What this task involves :: Recast the lines from the one containing "How much space" through the end of the lines as a Markdown table with the columns Row and Line, leaving out blank lines.

Given data ::
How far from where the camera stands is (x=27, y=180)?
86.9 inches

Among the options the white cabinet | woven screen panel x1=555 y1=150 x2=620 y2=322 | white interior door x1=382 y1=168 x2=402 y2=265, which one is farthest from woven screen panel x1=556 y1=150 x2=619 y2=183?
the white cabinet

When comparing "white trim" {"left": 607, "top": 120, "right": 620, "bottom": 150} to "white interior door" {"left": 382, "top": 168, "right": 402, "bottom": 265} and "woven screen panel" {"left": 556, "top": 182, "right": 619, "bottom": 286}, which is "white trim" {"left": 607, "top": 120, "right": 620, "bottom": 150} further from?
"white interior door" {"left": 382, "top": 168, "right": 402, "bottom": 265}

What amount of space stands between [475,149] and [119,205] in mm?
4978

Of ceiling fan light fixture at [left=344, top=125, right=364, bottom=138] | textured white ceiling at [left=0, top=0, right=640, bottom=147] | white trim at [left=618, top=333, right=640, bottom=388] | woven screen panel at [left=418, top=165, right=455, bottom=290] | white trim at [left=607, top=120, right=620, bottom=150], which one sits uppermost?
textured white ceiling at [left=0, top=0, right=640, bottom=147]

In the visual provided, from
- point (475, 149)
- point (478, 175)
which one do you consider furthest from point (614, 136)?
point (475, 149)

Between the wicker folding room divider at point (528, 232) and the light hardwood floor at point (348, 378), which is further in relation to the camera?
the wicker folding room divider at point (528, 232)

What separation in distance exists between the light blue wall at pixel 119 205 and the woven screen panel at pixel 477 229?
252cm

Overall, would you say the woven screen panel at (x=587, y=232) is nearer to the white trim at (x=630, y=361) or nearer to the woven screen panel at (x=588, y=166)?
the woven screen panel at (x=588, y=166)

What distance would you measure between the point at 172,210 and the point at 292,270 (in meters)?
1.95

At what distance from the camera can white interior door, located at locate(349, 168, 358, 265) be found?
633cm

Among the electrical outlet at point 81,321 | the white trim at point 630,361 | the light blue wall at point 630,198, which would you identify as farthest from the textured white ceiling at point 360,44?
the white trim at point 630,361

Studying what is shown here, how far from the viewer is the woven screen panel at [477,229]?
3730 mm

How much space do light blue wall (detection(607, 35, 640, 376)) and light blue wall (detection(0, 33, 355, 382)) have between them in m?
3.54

Response ::
| Row | Line |
|---|---|
| 1 | How much space do light blue wall (detection(607, 35, 640, 376)) and light blue wall (detection(0, 33, 355, 382)) have between them in m? |
| 2 | 3.54 |